Output, please, every line from the line that holds "What is the measure of" to the end, exactly as written.

[BEGIN EXCERPTED RECORDS]

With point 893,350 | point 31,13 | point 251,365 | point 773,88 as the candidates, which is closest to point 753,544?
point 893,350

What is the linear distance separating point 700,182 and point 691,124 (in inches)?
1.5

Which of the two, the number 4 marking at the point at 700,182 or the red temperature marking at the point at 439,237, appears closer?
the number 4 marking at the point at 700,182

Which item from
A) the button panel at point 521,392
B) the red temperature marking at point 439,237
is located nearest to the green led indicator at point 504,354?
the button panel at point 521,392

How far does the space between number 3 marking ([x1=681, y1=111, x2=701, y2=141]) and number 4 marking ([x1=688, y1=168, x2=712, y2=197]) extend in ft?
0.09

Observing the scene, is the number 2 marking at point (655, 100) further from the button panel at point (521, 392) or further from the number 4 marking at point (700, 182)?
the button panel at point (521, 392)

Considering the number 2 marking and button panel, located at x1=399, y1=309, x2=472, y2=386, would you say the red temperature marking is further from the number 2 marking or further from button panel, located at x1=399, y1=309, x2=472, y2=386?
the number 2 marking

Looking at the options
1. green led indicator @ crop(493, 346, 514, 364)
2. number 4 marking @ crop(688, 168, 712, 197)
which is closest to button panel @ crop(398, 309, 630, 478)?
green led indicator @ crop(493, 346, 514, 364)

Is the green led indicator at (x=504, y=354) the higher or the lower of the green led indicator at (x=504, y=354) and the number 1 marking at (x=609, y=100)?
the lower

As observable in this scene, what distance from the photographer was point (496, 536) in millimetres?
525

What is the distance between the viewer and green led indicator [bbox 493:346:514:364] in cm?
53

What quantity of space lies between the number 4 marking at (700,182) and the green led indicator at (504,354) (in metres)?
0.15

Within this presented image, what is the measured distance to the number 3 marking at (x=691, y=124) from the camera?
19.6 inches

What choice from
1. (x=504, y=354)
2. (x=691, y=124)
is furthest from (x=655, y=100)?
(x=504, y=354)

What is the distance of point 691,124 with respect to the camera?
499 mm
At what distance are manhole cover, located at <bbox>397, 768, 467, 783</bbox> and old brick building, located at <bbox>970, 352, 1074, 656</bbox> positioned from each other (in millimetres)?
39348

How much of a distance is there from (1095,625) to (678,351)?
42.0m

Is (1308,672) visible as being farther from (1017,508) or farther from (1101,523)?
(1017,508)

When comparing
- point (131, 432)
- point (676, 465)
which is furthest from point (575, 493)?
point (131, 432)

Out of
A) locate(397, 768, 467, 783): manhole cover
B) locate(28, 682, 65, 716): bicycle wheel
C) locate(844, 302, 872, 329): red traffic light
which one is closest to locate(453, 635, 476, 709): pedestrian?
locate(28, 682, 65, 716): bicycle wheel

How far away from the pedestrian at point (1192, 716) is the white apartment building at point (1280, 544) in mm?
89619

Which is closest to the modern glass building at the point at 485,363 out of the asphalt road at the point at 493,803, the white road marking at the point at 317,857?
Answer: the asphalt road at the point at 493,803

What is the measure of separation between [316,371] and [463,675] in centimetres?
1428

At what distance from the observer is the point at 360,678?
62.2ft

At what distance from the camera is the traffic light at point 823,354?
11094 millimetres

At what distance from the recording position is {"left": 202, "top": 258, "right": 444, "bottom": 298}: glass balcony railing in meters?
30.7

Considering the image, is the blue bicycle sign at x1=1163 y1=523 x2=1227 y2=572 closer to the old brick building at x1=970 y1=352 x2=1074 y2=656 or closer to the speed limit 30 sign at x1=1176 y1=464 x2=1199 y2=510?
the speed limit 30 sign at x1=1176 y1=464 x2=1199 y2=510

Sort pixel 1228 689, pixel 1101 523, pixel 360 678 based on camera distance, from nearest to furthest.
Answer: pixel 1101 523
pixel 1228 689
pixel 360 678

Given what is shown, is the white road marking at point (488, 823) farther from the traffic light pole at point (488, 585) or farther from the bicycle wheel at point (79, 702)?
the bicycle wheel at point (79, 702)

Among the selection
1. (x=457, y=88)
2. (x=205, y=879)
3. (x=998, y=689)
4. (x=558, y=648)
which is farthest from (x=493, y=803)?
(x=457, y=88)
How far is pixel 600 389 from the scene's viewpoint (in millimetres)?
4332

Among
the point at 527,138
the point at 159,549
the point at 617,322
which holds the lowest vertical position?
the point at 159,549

[END EXCERPTED RECORDS]

*ANSWER IN FULL:*
What is the measure of separation between [316,371] and [463,675] in centimetres?
1428

At what distance from the observer is the point at 360,678?
62.2ft

At what distance from the camera is the traffic light at point 823,354?
11094 millimetres

At what distance from the recording position is {"left": 202, "top": 258, "right": 444, "bottom": 298}: glass balcony railing in meters?
30.7

Considering the image, is the blue bicycle sign at x1=1163 y1=523 x2=1227 y2=572 closer to the old brick building at x1=970 y1=352 x2=1074 y2=656 or closer to the speed limit 30 sign at x1=1176 y1=464 x2=1199 y2=510?
the speed limit 30 sign at x1=1176 y1=464 x2=1199 y2=510

Sort pixel 1228 689, pixel 1101 523, pixel 360 678 based on camera distance, from nearest to furthest.
Answer: pixel 1101 523
pixel 1228 689
pixel 360 678

Given what is shown, is the white road marking at point (488, 823) farther from the traffic light pole at point (488, 585) or farther from the bicycle wheel at point (79, 702)?
the bicycle wheel at point (79, 702)

Among the selection
1. (x=457, y=88)
2. (x=205, y=879)
3. (x=998, y=689)
4. (x=558, y=648)
which is farthest from (x=493, y=803)?
(x=457, y=88)
How far is pixel 600 389 from the scene's viewpoint (in millimetres)?
4332

Among
the point at 527,138
the point at 159,549
the point at 617,322
which holds the lowest vertical position?
the point at 159,549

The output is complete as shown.